The pensioners, who worked for Gezhouba Group, are
complaining that their pension payments have been calculated
unfairly, Xinhua said in an English-language report.
The protest has now entered its third day, and hundreds of
people have blocked traffic on the streets in Yichang in central
Hubei province where the company is based, it added.
“Most of the protesters are aged between 60 and 70, and
relatives and onlookers have joined them at the site of the
protest,” Xinhua said. “The protesters have also complained
about unreasonable terms in the company’s medical care policy.”
Gezhouba has promised to look into their complaints and
increase pension payments, the report added.

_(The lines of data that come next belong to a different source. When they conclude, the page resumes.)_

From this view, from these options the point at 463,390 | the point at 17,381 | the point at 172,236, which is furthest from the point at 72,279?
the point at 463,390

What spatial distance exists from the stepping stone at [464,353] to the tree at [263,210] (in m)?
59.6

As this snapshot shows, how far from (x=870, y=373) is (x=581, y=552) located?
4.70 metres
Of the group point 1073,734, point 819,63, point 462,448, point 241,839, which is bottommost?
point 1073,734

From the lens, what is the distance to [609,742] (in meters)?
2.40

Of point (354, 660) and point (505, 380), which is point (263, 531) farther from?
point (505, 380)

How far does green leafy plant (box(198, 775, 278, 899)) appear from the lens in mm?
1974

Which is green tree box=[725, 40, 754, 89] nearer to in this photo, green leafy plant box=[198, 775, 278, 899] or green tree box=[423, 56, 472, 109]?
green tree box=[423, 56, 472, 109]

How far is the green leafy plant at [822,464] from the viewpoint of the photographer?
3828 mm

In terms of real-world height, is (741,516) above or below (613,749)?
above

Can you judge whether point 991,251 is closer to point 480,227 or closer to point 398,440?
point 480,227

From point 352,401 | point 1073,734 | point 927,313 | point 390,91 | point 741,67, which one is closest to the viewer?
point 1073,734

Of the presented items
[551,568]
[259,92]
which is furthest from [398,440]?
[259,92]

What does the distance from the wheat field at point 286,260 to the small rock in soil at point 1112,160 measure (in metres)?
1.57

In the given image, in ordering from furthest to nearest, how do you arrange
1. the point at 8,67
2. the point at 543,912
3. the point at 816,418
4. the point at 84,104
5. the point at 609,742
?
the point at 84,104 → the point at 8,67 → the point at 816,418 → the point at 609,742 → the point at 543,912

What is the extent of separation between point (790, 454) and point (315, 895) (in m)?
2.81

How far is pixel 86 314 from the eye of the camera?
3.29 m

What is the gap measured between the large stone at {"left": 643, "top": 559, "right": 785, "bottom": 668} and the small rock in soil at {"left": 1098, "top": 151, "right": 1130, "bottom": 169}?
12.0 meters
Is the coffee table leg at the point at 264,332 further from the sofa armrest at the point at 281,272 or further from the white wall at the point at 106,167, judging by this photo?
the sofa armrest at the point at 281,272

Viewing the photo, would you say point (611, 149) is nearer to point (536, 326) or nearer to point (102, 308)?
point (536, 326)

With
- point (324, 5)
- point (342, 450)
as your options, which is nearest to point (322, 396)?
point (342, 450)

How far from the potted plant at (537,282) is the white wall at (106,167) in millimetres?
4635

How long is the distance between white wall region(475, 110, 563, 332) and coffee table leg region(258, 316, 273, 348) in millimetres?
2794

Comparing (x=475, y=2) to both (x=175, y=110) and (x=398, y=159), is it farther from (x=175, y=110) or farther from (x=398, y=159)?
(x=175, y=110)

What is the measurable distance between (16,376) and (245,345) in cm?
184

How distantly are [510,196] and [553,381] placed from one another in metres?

A company official reached by telephone declined to comment.
Xinhua said the company has over 20,000 retirees. It has a
Shanghai-listed unit called China Gezhouba Group Corp
.
The 185-metre tall Three Gorges Dam began operations in 2005
and is the world’s largest hydropower project.
China’s ruling Communist Party worries that the tens of
thousands of sporadic protests over land grabs, corruption and
economic grievances that break out across the country every year
could coalesce into a national movement and threaten its
control.
China saw almost 90,000 such “mass incidents” of riots,
protests, mass petitions and other acts of unrest in 2009,
according to a 2011 study by two scholars from Nankai University
in north China. Some estimates go even higher.
That is an increase from 2007, when China had over 80,000
mass incidents, up from over 60,000 in 2006, according to an
earlier report from the Chinese Academy of Social Sciences.
Most protests are either dispersed by security forces, or by
officials promising demonstrators their demands will be heeded.
None have so far even come close to becoming national movements
which could challenge the central government.